# Bath Bomb Colorants



## dragonflyday (Mar 17, 2016)

I've searched the forum and haven't really found my answer... 

I've been exploring all kinds of colorants, La Bomb, Lake powders, micas...

Am I missing something with the La Bomb colors (FD&C dyes dispersed in glycerin)?  I have tried and tried to incorporate into my mixture and it always turns out speckled and "warts".

Micas...  Love the colors but it's a little messy in the tub to clean up.

Lake/FD&C powder dyes.... Love, Love these but so far I've only found 4 colors.  I've tried mixing... ewww...  

What do you use?


----------



## Relle (Mar 17, 2016)

I don't have any idea of the colours you are talking about, but use liquid soap colours for mine and they mix in quite well, no speckling.


----------



## dragonflyday (Mar 17, 2016)

Are the soap colors you use glycerin or water based?


----------



## snappyllama (Mar 17, 2016)

I pretty much just use the LaBomb colorants. I find that rubbing the mix helps disperse the colorants. My mixture is fairly wet though so that might be helping me avoid speckled bombs.  If I see any speckles in my mix, I just rub it together more.


----------



## Seawolfe (Mar 17, 2016)

Last time I did it I used food coloring...


----------



## dragonflyday (Mar 17, 2016)

I sell mine so I can't use food coloring. I feel like I mix until my arms hurt i think maybe I'll try to mix it into my epsom salts first. I have a love/hate relationship with bath bombs.

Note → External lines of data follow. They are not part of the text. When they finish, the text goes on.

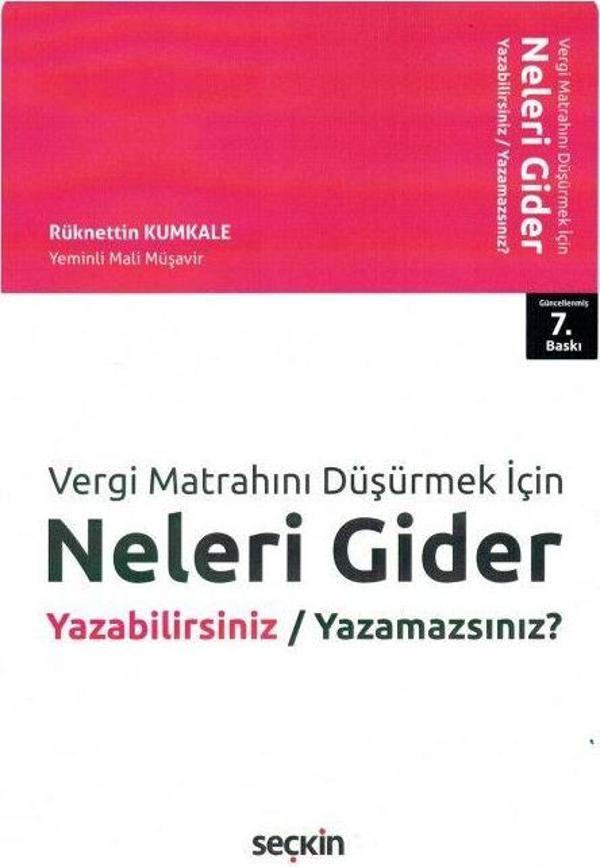 Neleri Gider Yazabilirsiniz / Yazamazsınız? - Seçkin Yayıncılık - Image 1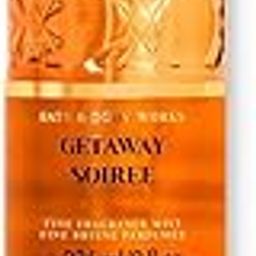 Bath and Body Works Getaway Soiree Fine Fragrance Mist | 236 ml / 8 fl oz | Fine Fragrance Mist| Floral Fragrance | For Women-1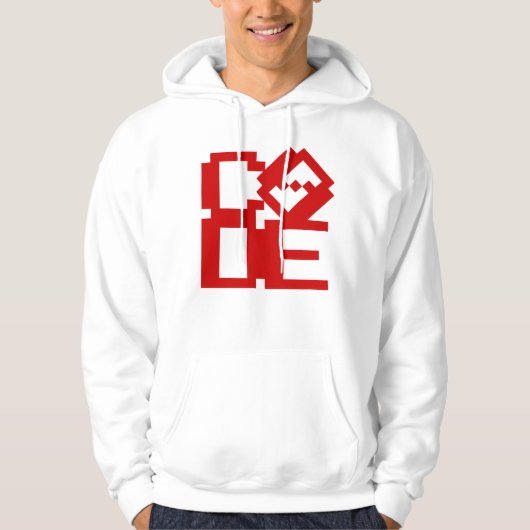 CODE HOODIE (Vorderseite)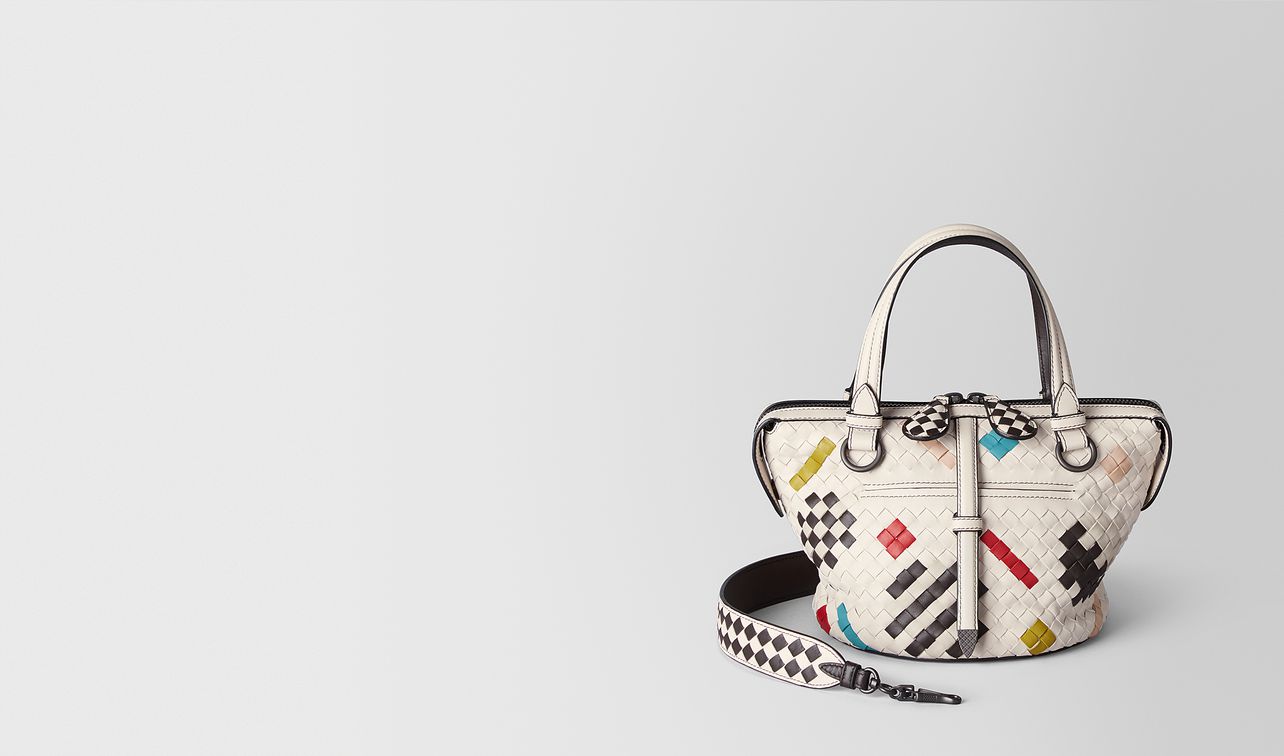 borsa tambura in intrecciato nappa abstract multicolor
landing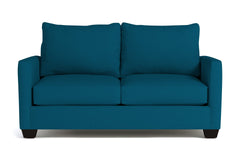 Tuxedo Loveseat :: Leg Finish: Espresso / Size: Loveseat - 61"w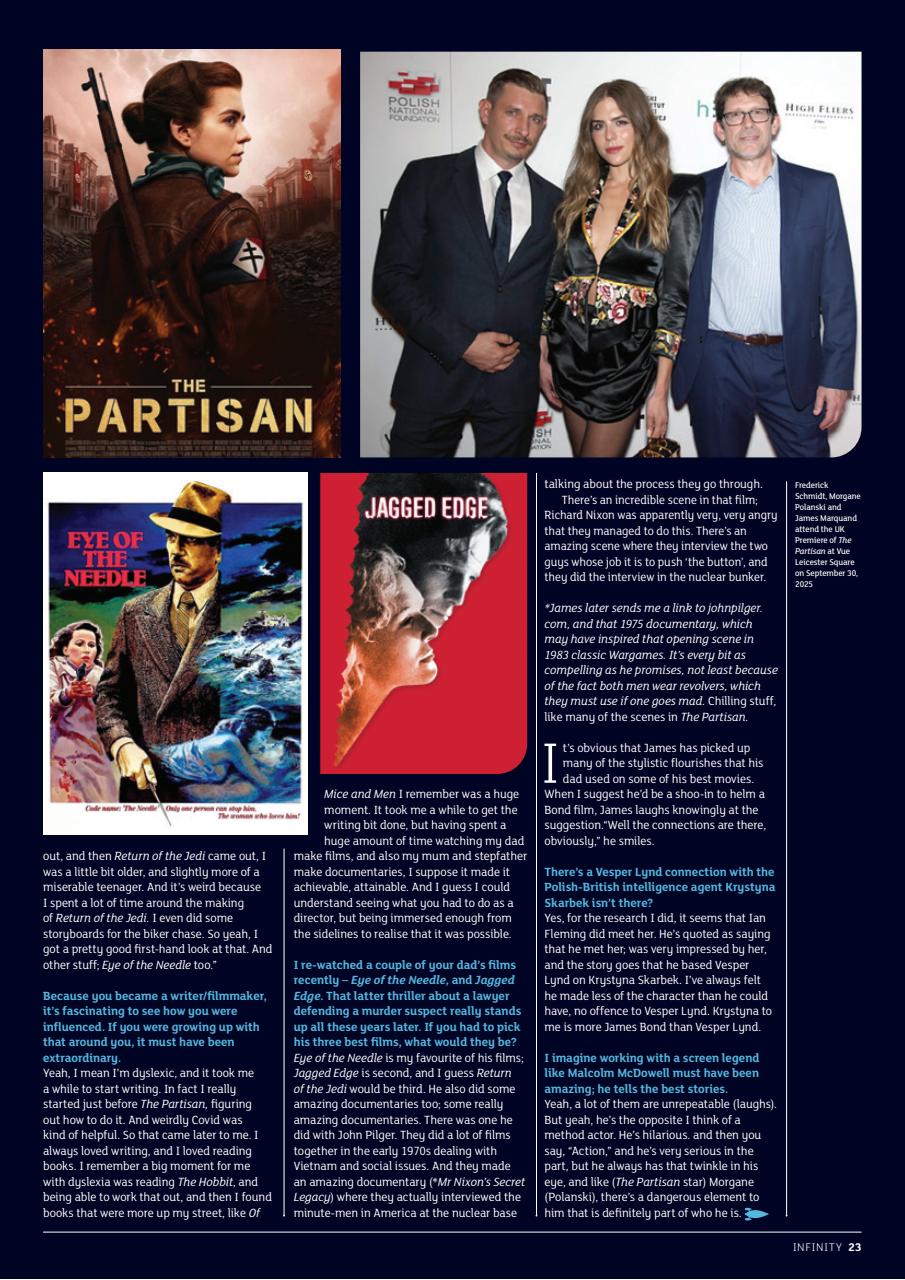 Infinity Magazine Preview Pages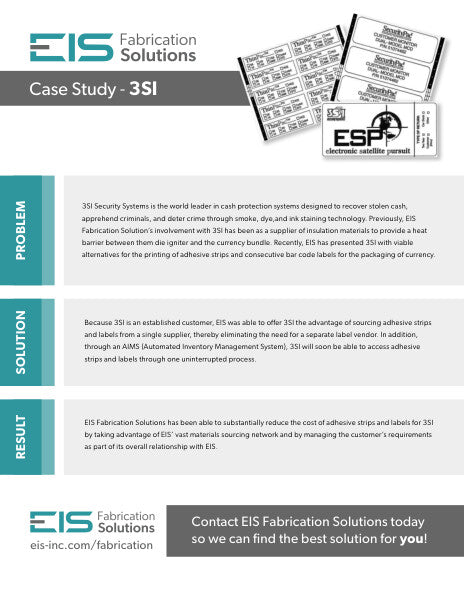 Fabrication Case Study - 3SI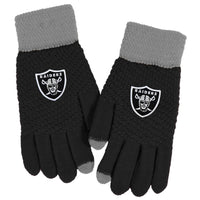 Las Vegas Raiders Waffle Knit Gloves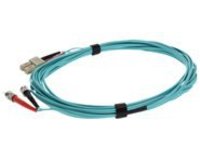 AddOn 6m SC to ST OM4 Aqua Patch Cable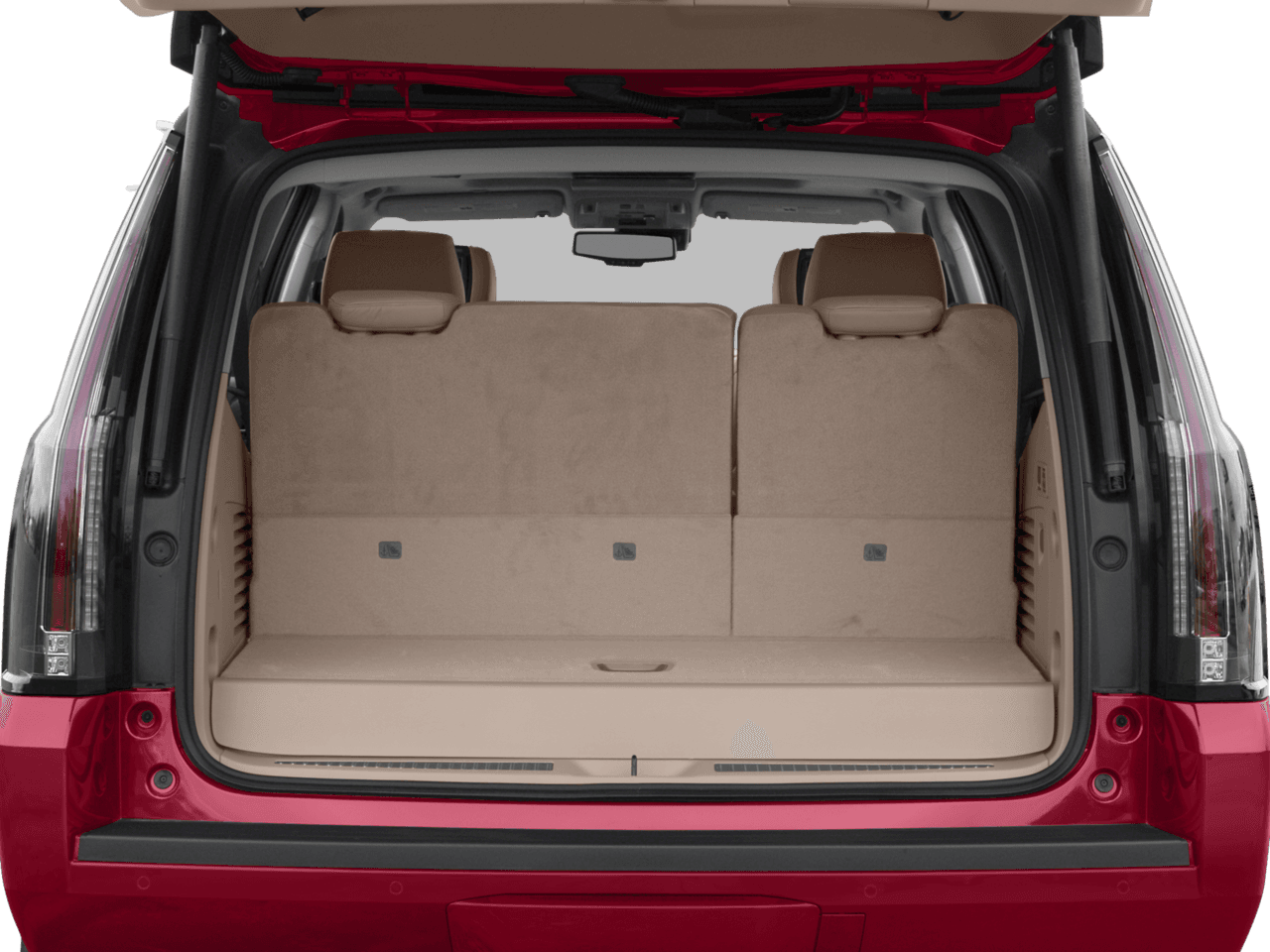 2018 Cadillac Escalade Platinum - Interior Trunk with Hatch Open Feature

CP soap is so much easier.  Any other color tips?  Thanks so much!!!


----------



## cinnamaldehyde (Mar 17, 2016)

I use La Bomb colorants, and I sort of mash them into the melted cocoa butter/oil before combining with the dry ingredients.

I still end up with a few speckles but I mash, mash, mash and it combines.


----------



## Relle (Mar 19, 2016)

dragonflyday said:


> Are the soap colors you use glycerin or water based?


I don't think it has glycerin in it. It's too thin for that.


----------



## LadyWild827 (Mar 20, 2016)

anyone know what colors you can use to change the bath water but not stain your tub or skin?


----------



## cinnamaldehyde (Mar 21, 2016)

LadyWild827 said:


> anyone know what colors you can use to change the bath water but not stain your tub or skin?



The La Bomb colours don't stain the tub or skin, at least in my experience.  I'm not making crazy bright colours though.


----------